begin Document section

Apr 232013
 

Here’s an interview I did with the Irish novelist John Banville in 1995 after the publication of his novel Athena. Below are two of my reviews of Banville novels. At the beginning and the end, Banville (politely) disagrees with what I say about him (also in the middle somewhere). His disagreement seems a bit disingenuous. I still read his complex and intellectually rich books and shake my head at the idea that he is just describing the world he sees when he looks out his window. In any case the main thing in an interview is to get the subject to say something interesting. It’s a treat to hear Banville’s voice as he discusses his own work; there is a stretch when he begins talking about the beauty and tenderness of the world that is just gorgeous.

Once again, I retrieved this from a box of tapes, clumsily recorded and even more clumsily transferred to an mp3 file. There are a couple of skips near the beginning for which I apologize.

dg

Banville Part 1

Banville Part 2

Banville Part 3

On John Banville’s Ghosts

John Banville is an Irishman with the gift of blarney, an author who writes gloriously impossible novels that seem to evanesce like peat smoke or mist out of the bogs of that strange island, phantasmagoric novels that swirl and race and swallow their own tails or dance between morbid melancholy and golden, baseless hope.

end Document section
begin Data listing

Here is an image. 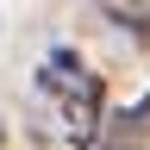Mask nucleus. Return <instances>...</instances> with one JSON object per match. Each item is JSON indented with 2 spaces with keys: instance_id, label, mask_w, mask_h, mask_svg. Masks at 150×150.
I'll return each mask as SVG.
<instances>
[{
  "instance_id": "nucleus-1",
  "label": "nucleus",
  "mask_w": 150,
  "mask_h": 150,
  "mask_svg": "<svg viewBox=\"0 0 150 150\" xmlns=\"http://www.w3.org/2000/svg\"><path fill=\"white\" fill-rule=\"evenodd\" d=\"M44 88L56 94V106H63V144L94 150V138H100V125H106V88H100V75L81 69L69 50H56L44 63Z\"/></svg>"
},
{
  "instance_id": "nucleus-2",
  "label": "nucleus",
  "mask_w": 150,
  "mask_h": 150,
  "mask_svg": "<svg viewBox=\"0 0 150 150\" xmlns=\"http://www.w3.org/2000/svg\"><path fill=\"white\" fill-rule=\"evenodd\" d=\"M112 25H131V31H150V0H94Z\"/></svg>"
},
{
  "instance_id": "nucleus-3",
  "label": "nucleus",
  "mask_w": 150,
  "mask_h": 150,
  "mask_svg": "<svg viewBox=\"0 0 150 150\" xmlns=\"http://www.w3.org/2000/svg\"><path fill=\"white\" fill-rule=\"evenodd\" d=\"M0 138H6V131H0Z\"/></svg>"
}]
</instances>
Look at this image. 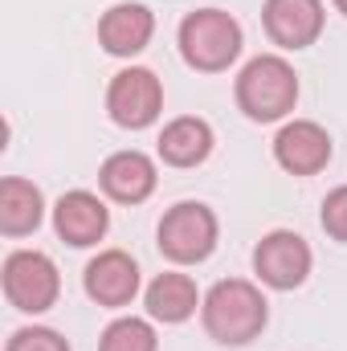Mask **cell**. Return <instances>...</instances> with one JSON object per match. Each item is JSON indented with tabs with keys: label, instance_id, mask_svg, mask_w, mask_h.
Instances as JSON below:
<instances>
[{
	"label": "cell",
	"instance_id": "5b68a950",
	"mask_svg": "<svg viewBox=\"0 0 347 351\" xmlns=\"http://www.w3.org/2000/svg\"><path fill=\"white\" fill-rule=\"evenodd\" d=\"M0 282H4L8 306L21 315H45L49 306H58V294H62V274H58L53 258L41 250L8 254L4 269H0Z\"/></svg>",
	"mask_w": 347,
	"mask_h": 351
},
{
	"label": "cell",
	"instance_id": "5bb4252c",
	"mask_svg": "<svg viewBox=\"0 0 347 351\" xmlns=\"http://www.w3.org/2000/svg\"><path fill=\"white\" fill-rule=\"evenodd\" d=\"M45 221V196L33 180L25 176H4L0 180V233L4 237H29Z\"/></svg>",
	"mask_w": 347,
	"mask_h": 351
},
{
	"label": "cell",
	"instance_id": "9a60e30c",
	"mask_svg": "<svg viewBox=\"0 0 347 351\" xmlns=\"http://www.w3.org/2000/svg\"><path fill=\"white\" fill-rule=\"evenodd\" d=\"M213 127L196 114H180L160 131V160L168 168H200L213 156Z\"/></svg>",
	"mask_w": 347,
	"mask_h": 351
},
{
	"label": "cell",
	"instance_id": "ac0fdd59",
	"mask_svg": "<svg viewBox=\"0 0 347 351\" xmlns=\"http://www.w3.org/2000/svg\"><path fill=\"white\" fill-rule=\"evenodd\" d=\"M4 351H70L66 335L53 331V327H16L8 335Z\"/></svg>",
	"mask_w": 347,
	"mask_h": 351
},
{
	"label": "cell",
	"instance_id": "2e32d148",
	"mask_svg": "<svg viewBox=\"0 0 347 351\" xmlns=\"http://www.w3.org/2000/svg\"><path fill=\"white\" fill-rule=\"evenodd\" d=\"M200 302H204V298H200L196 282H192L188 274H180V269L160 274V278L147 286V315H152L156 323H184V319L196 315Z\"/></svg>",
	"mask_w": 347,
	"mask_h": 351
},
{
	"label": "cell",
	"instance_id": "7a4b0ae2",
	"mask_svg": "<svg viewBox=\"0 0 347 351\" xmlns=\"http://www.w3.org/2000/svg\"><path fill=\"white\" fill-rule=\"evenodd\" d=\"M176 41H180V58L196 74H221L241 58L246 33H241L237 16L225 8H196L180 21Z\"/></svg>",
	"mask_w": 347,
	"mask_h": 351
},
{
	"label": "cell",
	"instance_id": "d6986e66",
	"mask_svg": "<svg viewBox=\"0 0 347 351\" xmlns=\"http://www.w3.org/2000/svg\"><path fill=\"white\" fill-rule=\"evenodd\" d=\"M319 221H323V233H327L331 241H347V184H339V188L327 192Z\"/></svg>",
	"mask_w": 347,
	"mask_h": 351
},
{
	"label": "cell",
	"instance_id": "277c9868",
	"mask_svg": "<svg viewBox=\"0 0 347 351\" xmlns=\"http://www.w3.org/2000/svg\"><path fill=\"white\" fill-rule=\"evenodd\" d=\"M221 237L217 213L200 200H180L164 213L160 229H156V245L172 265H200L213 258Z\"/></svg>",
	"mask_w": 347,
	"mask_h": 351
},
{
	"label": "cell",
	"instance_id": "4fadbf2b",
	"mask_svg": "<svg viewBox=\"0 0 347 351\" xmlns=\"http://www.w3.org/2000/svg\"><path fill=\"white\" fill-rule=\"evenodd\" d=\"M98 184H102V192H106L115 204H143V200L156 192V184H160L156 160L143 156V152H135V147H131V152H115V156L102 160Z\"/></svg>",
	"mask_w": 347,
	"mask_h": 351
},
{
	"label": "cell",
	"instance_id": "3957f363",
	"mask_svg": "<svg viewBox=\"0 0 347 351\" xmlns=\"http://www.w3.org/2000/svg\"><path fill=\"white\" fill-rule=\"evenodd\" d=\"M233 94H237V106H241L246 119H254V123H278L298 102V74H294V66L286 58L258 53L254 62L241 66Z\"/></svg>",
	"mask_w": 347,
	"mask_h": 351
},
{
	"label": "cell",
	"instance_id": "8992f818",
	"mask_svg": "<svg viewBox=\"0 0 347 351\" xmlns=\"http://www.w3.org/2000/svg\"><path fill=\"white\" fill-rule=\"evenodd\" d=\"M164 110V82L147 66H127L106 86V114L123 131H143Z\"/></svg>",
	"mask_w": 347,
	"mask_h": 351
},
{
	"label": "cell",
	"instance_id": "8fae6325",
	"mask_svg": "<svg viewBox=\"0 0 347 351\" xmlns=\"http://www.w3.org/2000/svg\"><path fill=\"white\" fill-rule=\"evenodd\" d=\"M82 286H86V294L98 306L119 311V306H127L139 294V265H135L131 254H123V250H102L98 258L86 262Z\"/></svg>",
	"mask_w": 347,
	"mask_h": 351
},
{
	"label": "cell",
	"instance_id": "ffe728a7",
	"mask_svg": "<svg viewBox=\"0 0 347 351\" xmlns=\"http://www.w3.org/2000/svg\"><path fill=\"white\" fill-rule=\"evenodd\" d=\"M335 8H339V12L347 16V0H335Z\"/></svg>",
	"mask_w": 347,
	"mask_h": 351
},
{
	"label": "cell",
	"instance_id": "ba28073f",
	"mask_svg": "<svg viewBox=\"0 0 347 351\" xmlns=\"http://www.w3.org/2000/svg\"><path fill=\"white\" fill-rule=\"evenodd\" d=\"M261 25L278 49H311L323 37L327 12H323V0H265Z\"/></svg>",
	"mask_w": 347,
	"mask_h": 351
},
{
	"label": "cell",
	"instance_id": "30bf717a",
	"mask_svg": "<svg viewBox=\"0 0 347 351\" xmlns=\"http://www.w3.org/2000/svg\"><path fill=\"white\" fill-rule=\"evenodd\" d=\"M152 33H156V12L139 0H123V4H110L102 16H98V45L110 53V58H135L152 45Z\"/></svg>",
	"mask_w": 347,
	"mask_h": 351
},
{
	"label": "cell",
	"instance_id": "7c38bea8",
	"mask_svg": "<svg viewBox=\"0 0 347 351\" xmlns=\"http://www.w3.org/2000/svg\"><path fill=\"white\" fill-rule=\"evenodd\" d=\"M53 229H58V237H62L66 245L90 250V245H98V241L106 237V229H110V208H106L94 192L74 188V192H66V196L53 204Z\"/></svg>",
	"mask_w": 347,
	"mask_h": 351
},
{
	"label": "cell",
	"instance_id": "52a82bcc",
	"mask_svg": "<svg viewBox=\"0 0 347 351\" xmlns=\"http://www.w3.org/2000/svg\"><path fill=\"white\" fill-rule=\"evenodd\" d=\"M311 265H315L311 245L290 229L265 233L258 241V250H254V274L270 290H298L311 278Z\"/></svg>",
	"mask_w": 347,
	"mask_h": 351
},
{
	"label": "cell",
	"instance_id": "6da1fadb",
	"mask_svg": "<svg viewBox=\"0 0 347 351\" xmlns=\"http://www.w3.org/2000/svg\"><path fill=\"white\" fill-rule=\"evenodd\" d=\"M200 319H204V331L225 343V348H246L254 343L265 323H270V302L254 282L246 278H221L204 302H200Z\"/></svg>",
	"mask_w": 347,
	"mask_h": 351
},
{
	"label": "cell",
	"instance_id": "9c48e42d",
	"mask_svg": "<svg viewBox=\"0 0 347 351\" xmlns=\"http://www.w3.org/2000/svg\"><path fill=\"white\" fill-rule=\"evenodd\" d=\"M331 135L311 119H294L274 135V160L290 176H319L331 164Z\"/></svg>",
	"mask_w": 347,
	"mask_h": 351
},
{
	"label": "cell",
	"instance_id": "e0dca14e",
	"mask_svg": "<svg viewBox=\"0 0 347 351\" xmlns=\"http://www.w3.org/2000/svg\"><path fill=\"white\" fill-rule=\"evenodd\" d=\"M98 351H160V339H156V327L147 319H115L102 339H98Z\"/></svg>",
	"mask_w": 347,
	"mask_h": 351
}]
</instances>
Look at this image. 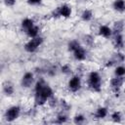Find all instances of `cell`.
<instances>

end Data listing

Exercises:
**A.** Reproduce the passage of the Banville interview post from "On John Banville’s" up to and including "golden, baseless hope.".
**B.** Write what comes next in the post about John Banville, picking up after its final sentence.

Outputs:
**A.**
On John Banville’s Ghosts

John Banville is an Irishman with the gift of blarney, an author who writes gloriously impossible novels that seem to evanesce like peat smoke or mist out of the bogs of that strange island, phantasmagoric novels that swirl and race and swallow their own tails or dance between morbid melancholy and golden, baseless hope.

**B.**
He is best known in America for two historical novels, Doctor Copernicus and Kepler, about the Renaissance astronomers who turned the known world upside down. But lately Banville has returned to the Irish setting of his earlier books (Birchwood, Long Lankin), a fantastically sterile, degenerate place of decaying aristocracy, mythically dysfunctional families, murder, incest, drunkenness and mega-alienation.

In Banville’s last novel, The Book of Evidence (1989), Freddie Montgomery, a failed scientist, impecunious husband, drunkard, liar and all-round weasel, abandons his wife and child in Spain and returns to Ireland to try to raise money by selling his late father’s third-rate art collection. Unfortunately, Freddie’s eccentric and possibly lesbian mother has already sold the paintings to a wealthy dealer living on a nearby estate. While stealing one of the pictures back, Freddie murders the maid (one of the most pathetic, grotesque and revoltingly detailed murders in literature-a joy to read) and ends up serving a life sentence.

In Ghosts, Freddie resurfaces 10 years later (a life sentence in Ireland) as the novel’s unnamed narrator, ex-con, amanuensis and ghost writer to a retired art history professor living on a sparsely inhabited island with his books and a galumphing servant-keeper named Licht (sort of a cracked Prospero with his Caliban-plenty of Shakespeare allusions here).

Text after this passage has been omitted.